--- Dataset extract Enclosed Below ---

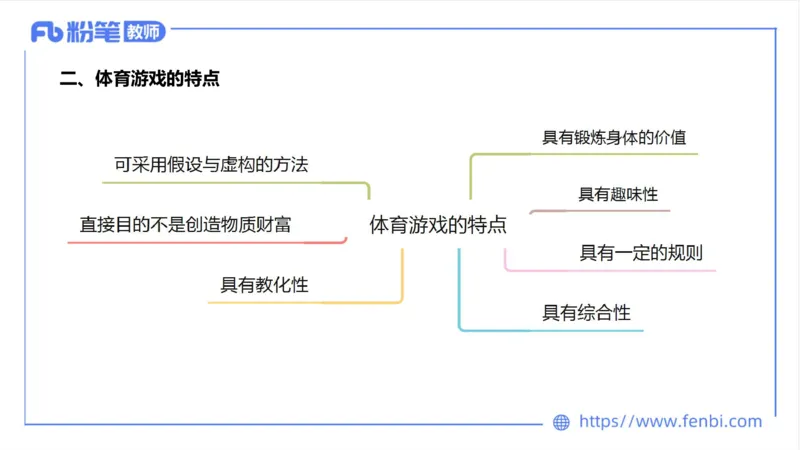 Fb 粉笔 教师

二、体育游戏的特点

可采用假设与虚构的方法

直接目的不是创造物质财富

具有教化性

体育游戏的特点

具有锻炼身体的价值

具有趣味性

具有一定的规则

具有综合性

https://www.fenbi.com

--- End of Enclosed Dataset extract ---

Try it:
Every line above should be repeated exactly; pictures stay out of the copy.

Written response:
 Fb 粉笔 教师

二、体育游戏的特点

可采用假设与虚构的方法

直接目的不是创造物质财富

具有教化性

体育游戏的特点

具有锻炼身体的价值

具有趣味性

具有一定的规则

具有综合性

https://www.fenbi.com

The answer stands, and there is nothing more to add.